Die Kirchengemeinde Holzhausen Holzhausen
wird betreut vom:
Pfarramt Westhausen



Holzhausen – Kirche “St. Wolfgang und St. Jakobus”

Die einstige Gemeinde Holzhausen ist nach Heldburg eingemeindet, liegt zwischen der Stadt Bad Colberg-Heldburg in Thüringen und Bad Rodach in Bayern, direkt an der Landesgrenze der beiden Freistaaten.
Als “Holzhusen” findet man es im Jahr 1137 in bislang ältester urkundlicher Erwähnung, wo tauschweise Güter dieses Ortes vom Würzburger Bistum an das Kloster in Veßra kamen. 1317 wird es als “Holzhusin” im Besitz der Marschälle von Strauf (Straufhain) und anderer Adelsfamilien genannt.
Auf einer Anhöhe oberhalb des Ortes liegt – umgeben vom Friedhof – die Dorfkirche. Sie ist den beiden Heiligen Wolfgang und Jakobus geweiht, besitzt also ein “Doppelpatrozinium”.
Um 1462 war der Vorgängerbau, eine kleine Kapelle, Tochterkirche (Filial) von Heldburg und Westhausen zusammen und dann in der Reformationszeit, 1529, wieder alleiniges Filial der Stadt Heldburg. 1722 wurde sie erweitert, praktisch neu gebaut und zur eigenständigen Pfarrkirche “erhoben”.
Das ehemalige Pfarrhaus (heute Privatbesitz) findet sich unterhalb der Kirche und der einstigen alten Schule. Die “Pfarrei Holzhausen” bestand bis etwa Ende des 19. Jahrhunderts. Heute wird der Ort geistlich und seelsorgerisch von Westhausen aus verwaltet.
Die Holzhäuser Kirche, wie sie sich heute darbietet, ist in Bauart und Ausgestaltung recht schlicht, hat aber auch ihre besonderen Qualitäten.
An den Feldern der Empore ist eine Besonderheit der Holzhäuser Kirche: In zwanzig Bildern ist der Lebens- und Heilsweg unseres Herrn Jesus Christus dargestellt, von der Verkündigung seiner Geburt bis hin zu seiner Auferstehung und Himmelfahrt.
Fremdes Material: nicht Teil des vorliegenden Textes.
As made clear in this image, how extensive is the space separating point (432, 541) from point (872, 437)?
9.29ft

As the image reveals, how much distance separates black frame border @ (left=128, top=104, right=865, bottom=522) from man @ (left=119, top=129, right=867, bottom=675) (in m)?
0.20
An der Ostseite der Empore findet sich die Inschrift: “Erbaut von Meister Rohrbach und Meister Johann Jakob von Heldburg 1716”. Aus dieser Zeit mögen auch die Bilder in den Emporenfeldern stammen.
Aus der alten Kapelle stammt mit Sicherheit der Taufstein, der laut Inschrift 1666 von einem Holzhäuser Bürger gestiftet wurde. Der Altar ist aus Stein, die wuchtige “Mensa” (Altarplatte) dem Augenschein nach sehr alt. Wie der Taufstein stammt auch diese mit Sicherheit aus der alten Holzhäuser Kapelle.
Erwähnenswert ist auch noch der ehemalige Adelsstand hinter dem Altar, unterhalb der Orgelempore. Er war in alter Zeit den “Burgleuten” (Beamte und Besatzung der benachbarten Veste Heldburg) vorbehalten.